══ PROVIDED MATERIAL ══
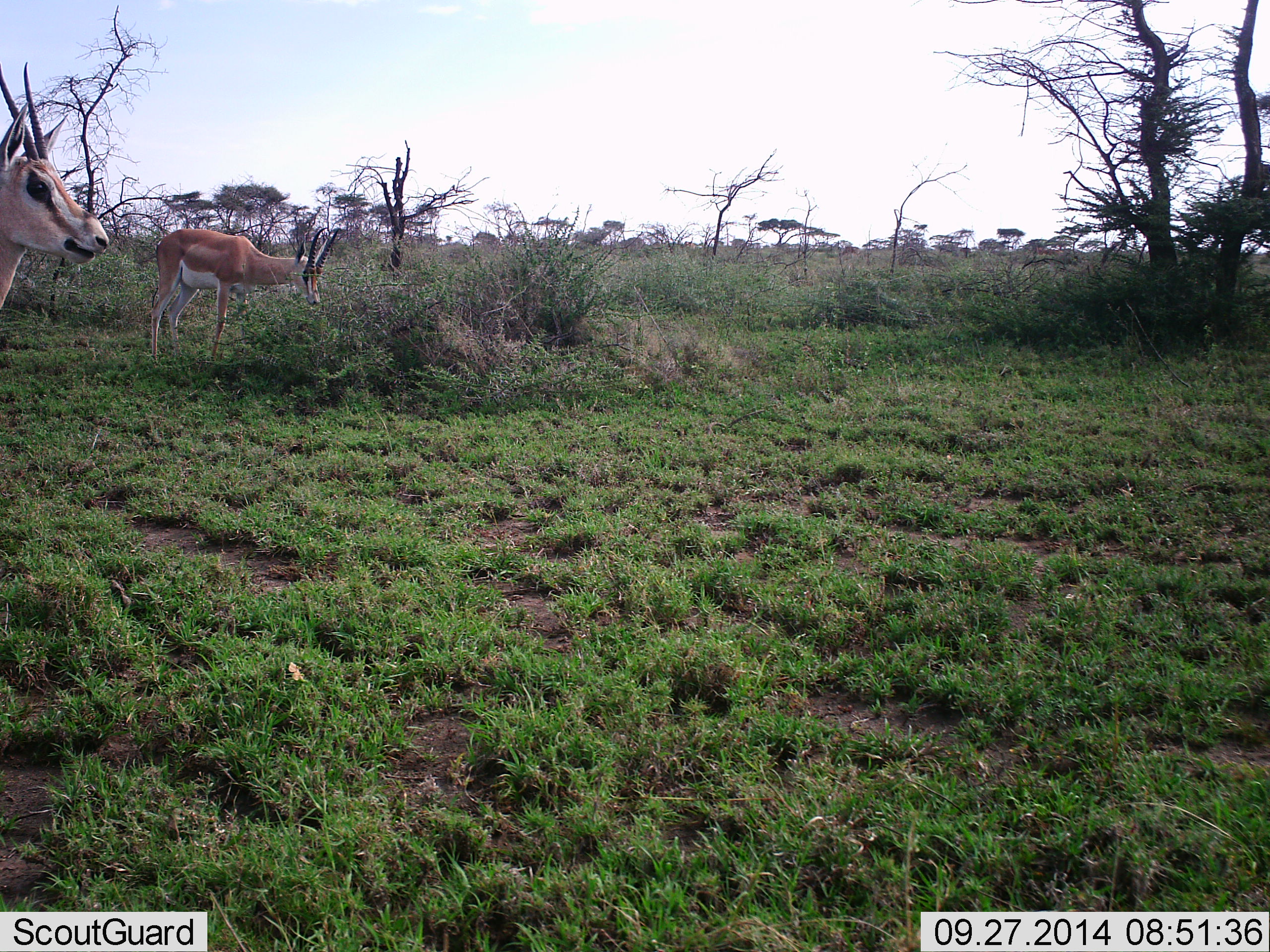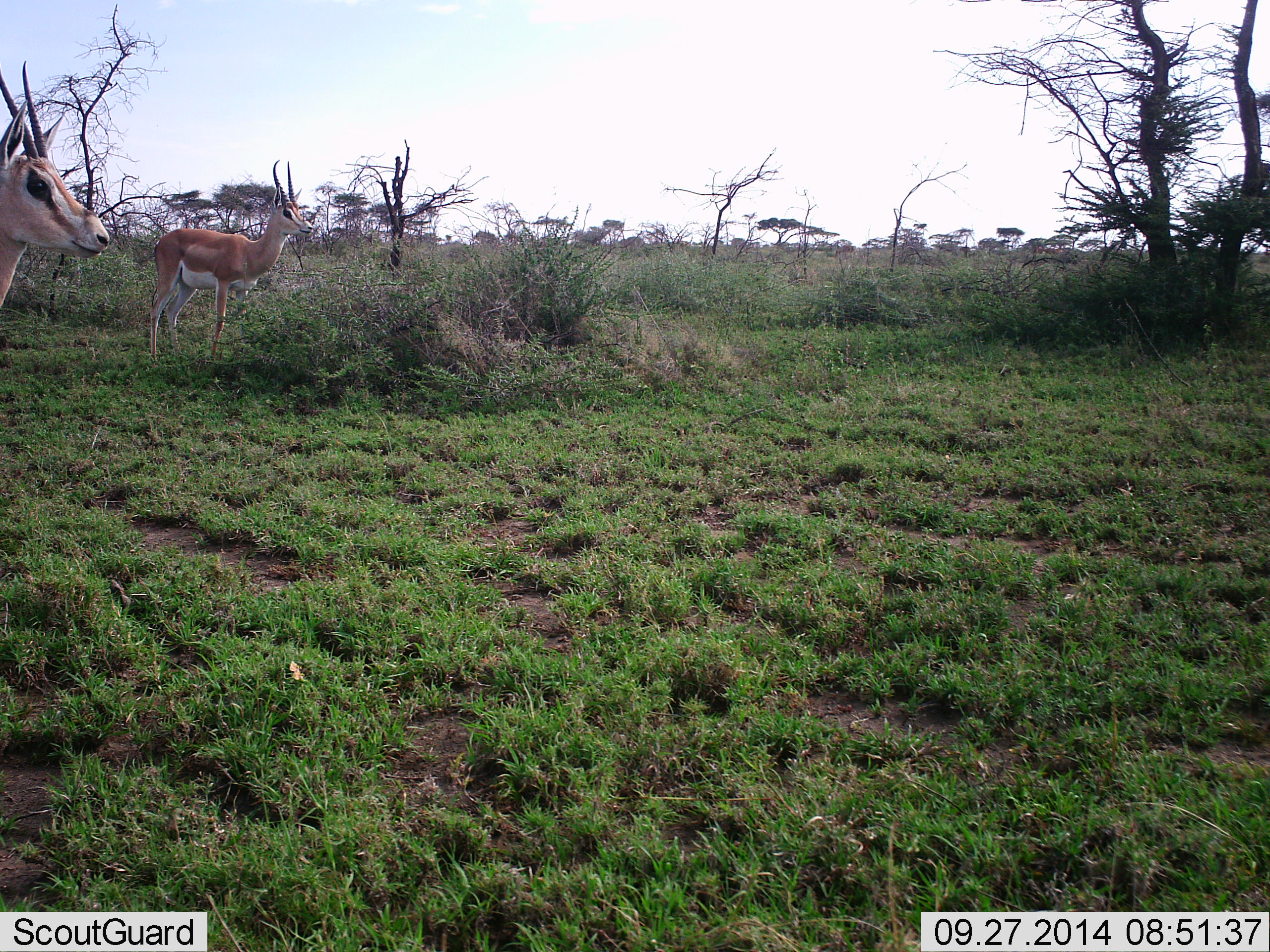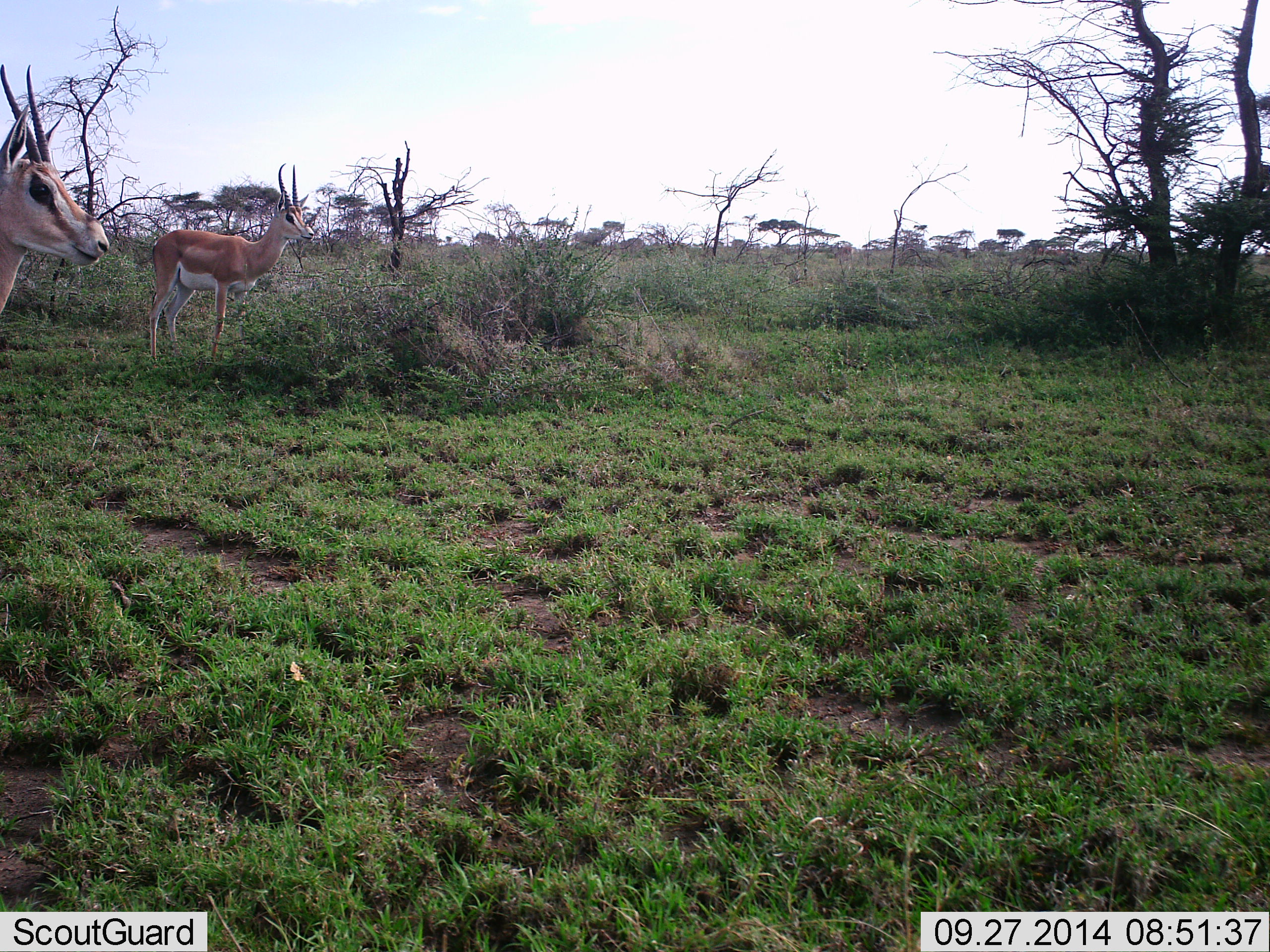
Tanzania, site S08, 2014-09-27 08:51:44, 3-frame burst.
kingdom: Animalia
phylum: Chordata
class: Mammalia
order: Artiodactyla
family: Bovidae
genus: Nanger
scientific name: Nanger granti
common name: grant's gazelle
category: gazellegrants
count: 2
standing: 70%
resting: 0%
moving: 0%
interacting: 0%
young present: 0%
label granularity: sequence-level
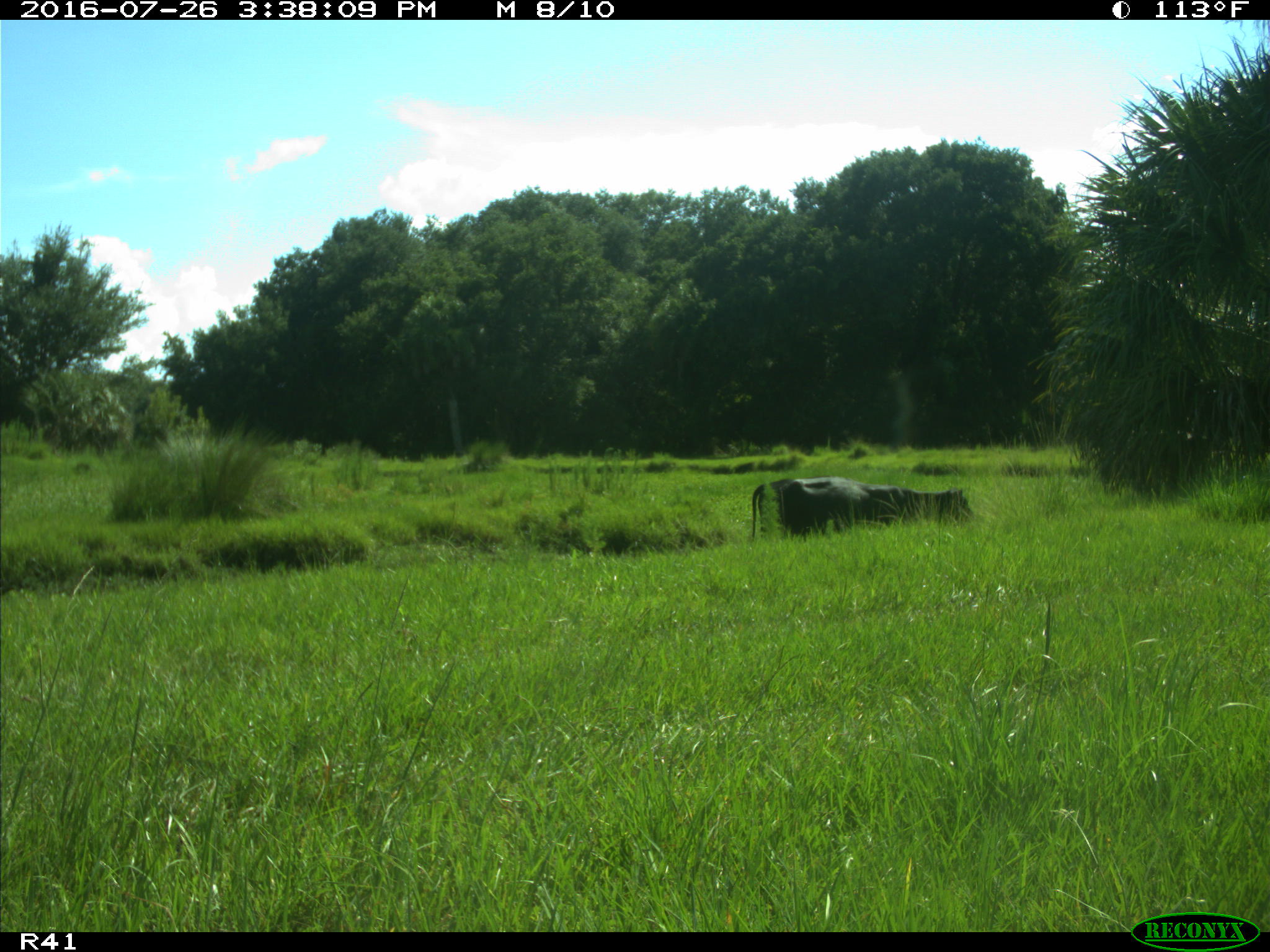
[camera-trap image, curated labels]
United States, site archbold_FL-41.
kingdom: Animalia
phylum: Chordata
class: Mammalia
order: Artiodactyla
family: Bovidae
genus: Bos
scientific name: Bos taurus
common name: domestic cow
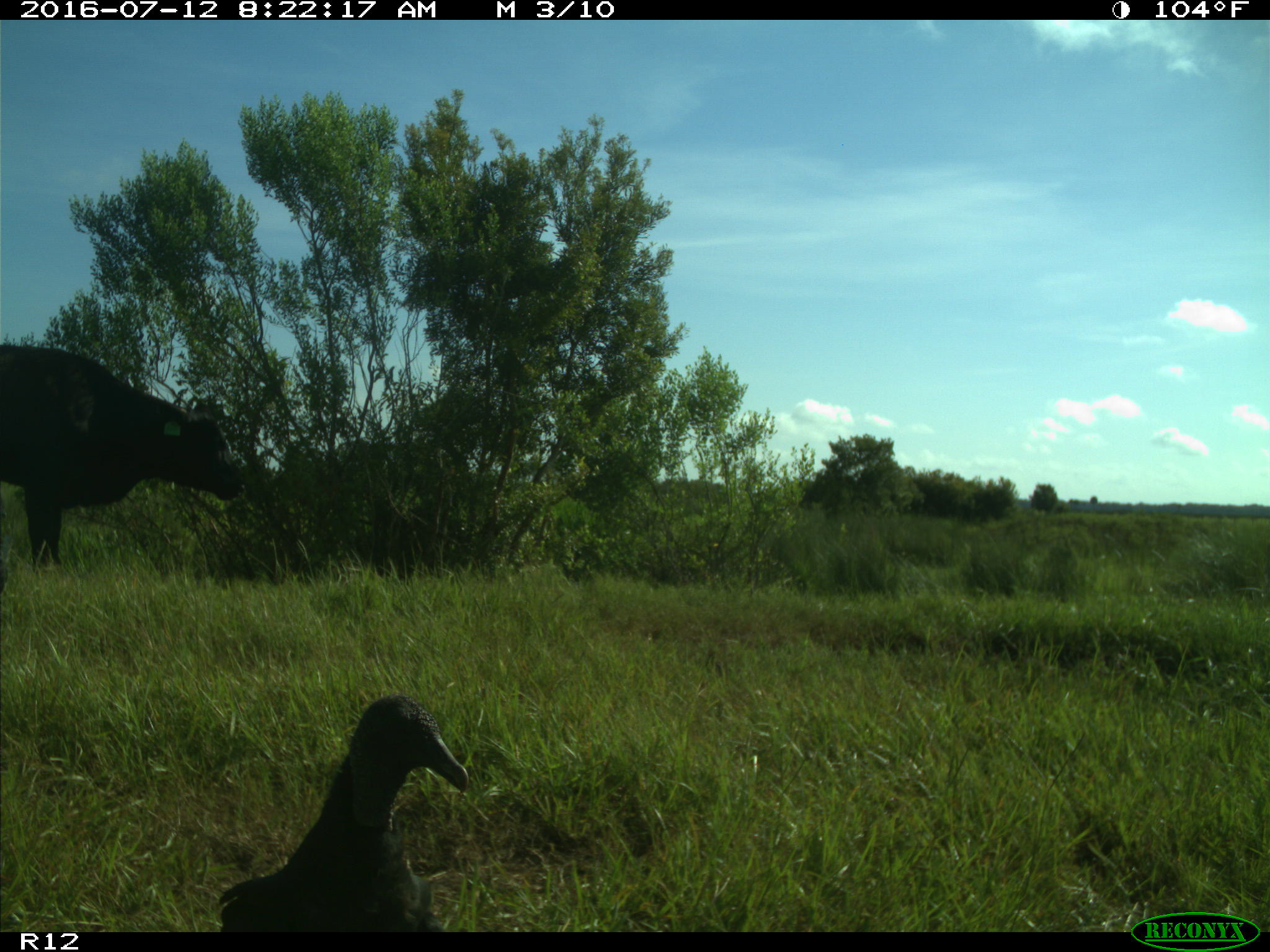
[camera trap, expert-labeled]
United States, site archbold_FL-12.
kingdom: Animalia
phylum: Chordata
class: Mammalia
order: Artiodactyla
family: Bovidae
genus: Bos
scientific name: Bos taurus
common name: domestic cow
═══
Of the lines above, show those in which "United" appears.

United States, site archbold_FL-41.
United States, site archbold_FL-12.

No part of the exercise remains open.